At the Vandamme Library in Paris, France

According to the architectural principles of vertical zoning, usual in 1976 at the inauguration of the Vandamme library, it was not surprising to see places below ground level. This was the choice of the eminent Pierre Dufau, the designer of the Vandamme island, that seems incongruous today. To get there, the viewer is invited to go down a few steps, to go to a square garden that can remind us of an interior patio. Apart from this feature, SatOne was struck by the brutalist aspects of the structure and a visual heaviness that can still be noticed on the upper floors of the building. Characterized by elements like concrete, aluminum and glass, the only element that breaks with the monotony and apparent coldness of the structure is the presence of vegetation in the patio.

Based on his observation of the surrounding landscape, SatOne transcribes in his work the essence of the place understood as a soil stratum. He reinterprets here the cuts on the earth’s crust as displayed in books of geography.

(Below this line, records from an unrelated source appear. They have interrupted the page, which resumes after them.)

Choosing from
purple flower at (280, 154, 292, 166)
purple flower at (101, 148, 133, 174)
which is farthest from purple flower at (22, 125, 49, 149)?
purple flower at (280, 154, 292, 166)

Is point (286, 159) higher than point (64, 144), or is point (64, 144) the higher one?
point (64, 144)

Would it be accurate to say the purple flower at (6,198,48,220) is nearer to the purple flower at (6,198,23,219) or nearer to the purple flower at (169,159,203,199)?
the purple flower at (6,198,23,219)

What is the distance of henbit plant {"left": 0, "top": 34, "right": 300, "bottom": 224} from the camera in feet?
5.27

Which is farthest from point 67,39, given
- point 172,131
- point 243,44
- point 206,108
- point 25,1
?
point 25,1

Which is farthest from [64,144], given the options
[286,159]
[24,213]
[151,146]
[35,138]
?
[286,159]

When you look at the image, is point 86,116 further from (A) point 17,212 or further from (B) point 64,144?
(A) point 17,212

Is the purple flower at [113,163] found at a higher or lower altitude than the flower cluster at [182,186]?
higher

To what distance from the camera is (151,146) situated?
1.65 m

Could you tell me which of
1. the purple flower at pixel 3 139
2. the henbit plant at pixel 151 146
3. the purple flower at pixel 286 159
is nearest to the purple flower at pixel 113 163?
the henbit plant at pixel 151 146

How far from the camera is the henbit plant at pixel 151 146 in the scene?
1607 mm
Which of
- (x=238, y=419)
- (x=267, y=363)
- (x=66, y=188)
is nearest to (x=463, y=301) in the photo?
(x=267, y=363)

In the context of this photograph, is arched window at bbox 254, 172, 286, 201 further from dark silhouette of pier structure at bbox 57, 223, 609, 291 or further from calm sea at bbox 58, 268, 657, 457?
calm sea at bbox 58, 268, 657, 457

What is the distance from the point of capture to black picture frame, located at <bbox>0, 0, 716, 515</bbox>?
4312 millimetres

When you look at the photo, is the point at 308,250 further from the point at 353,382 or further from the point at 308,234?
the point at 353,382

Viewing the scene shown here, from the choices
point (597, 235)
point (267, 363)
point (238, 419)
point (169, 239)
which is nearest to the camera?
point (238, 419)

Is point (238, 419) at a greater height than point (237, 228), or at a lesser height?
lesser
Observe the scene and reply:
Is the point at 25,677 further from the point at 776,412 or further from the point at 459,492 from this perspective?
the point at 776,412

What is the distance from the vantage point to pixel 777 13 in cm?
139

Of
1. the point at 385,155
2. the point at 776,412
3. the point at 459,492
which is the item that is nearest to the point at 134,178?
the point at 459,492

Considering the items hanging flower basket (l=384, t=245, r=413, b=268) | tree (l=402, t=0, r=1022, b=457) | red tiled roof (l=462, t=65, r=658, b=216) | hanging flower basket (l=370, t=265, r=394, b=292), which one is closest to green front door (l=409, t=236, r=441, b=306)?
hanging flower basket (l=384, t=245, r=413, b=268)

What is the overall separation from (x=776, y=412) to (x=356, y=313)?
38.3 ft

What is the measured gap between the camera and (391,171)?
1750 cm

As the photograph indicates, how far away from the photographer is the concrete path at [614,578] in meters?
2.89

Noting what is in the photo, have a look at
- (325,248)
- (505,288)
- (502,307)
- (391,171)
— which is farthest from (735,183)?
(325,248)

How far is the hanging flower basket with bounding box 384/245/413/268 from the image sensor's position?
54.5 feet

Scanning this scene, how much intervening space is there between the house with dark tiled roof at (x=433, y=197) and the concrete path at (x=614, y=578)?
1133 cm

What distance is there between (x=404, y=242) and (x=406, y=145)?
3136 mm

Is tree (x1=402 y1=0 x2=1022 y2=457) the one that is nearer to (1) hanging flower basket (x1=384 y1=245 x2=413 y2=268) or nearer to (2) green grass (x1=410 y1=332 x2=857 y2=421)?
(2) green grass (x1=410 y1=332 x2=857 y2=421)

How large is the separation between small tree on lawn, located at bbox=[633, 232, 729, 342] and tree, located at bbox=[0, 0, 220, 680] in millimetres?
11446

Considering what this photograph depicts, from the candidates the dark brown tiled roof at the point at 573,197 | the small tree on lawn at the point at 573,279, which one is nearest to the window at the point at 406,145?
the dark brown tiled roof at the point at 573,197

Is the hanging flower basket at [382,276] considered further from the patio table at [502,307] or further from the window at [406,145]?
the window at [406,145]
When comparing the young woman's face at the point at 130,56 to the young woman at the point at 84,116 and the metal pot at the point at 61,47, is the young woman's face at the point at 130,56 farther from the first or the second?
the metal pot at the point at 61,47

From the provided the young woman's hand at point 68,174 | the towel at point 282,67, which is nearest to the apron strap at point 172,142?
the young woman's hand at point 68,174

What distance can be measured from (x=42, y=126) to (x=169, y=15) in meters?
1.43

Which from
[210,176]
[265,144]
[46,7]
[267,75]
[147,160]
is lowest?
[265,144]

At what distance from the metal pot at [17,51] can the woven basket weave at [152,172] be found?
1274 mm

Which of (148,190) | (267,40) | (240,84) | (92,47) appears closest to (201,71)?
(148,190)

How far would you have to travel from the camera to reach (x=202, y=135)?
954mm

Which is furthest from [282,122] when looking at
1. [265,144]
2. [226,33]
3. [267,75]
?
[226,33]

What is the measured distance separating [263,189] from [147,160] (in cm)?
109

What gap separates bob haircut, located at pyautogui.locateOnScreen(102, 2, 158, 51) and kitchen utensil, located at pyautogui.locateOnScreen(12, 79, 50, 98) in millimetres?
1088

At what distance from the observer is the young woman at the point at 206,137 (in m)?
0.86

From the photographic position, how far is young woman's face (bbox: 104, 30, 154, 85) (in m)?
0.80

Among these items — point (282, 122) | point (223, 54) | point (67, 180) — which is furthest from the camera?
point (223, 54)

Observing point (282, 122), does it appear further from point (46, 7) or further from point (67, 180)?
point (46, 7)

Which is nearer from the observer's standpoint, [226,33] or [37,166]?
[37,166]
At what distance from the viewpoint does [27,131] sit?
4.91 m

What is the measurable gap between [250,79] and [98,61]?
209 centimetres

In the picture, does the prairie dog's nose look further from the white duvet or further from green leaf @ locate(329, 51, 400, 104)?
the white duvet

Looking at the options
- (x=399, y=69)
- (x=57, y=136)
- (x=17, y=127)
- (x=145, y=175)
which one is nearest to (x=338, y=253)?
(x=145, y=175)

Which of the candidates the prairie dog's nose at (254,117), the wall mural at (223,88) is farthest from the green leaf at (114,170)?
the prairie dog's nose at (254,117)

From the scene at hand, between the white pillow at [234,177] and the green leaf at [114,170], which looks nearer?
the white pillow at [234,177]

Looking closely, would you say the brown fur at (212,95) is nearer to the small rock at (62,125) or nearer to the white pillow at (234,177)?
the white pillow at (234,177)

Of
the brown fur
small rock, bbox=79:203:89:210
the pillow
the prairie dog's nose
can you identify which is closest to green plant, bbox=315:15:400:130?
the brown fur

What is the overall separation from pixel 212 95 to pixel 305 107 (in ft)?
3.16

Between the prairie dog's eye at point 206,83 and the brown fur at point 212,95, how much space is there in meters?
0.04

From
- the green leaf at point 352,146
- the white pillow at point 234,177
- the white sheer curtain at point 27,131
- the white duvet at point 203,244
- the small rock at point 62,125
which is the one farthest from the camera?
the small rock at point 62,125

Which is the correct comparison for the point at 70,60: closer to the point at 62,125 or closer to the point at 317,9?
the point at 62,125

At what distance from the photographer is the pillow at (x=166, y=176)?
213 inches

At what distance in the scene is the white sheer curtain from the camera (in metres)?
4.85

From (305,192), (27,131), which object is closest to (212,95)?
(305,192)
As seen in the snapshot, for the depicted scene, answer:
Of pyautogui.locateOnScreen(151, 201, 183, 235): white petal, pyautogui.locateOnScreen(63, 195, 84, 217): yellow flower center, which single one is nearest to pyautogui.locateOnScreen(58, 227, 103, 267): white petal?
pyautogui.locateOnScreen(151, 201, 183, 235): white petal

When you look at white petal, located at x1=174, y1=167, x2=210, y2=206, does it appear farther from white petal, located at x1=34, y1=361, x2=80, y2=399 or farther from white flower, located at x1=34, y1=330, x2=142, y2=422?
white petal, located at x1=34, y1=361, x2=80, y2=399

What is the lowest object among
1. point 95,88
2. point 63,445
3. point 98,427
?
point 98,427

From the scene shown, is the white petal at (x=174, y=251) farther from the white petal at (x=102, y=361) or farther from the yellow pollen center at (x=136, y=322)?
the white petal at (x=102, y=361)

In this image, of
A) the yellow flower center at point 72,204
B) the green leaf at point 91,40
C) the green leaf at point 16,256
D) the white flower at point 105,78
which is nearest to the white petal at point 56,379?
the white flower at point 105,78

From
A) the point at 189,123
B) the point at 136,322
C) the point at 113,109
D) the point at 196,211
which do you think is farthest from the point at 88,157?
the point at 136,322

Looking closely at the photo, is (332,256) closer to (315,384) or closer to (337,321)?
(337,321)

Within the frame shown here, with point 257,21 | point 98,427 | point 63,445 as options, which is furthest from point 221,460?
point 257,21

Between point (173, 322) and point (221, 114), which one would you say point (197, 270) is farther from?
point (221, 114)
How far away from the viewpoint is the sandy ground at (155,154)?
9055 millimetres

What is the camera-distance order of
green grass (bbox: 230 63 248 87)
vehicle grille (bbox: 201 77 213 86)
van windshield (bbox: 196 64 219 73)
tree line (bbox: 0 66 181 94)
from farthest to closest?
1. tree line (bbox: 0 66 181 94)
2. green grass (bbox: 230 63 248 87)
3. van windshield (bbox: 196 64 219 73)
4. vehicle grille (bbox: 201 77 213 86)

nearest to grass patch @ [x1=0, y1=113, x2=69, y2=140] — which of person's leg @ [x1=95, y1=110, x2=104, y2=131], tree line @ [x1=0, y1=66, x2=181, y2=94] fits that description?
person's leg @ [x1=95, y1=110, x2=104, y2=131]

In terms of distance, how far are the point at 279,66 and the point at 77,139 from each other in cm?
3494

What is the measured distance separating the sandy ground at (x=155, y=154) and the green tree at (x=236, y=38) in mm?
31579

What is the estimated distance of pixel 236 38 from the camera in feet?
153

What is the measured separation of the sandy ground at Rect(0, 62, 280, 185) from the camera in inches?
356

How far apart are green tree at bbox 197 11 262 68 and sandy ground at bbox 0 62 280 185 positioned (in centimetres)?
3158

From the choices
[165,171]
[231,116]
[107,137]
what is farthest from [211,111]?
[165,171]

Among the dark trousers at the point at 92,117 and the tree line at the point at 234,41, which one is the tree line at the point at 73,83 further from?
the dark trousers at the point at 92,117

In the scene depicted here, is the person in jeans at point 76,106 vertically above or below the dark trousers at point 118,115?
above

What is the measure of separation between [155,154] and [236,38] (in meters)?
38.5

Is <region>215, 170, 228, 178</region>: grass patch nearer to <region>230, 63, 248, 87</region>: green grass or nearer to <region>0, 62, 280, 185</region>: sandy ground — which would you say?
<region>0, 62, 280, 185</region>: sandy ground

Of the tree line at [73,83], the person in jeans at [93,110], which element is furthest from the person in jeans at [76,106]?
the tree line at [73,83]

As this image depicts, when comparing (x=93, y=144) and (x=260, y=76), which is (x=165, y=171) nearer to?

The scientific aesthetics of these patterns are redrawn by the artist who, following a certain (aesthetically) earthquake, breaks the scientific exactitude of these lines and releases the volume of his current rigor thanks to a profusion of forms. The viewer is intended to experiment the piece as a whole, a complex piece covering different types of surfaces like walls, floors and street furniture. Only the windows of the libraries remain blank although they become integrated into the composition thanks to the reflection they provide. In this way, the viewer is immersed in the work from infinite points of view.

This intervention was supported by “The Art en Ville“ under the curation of Olivier Landes.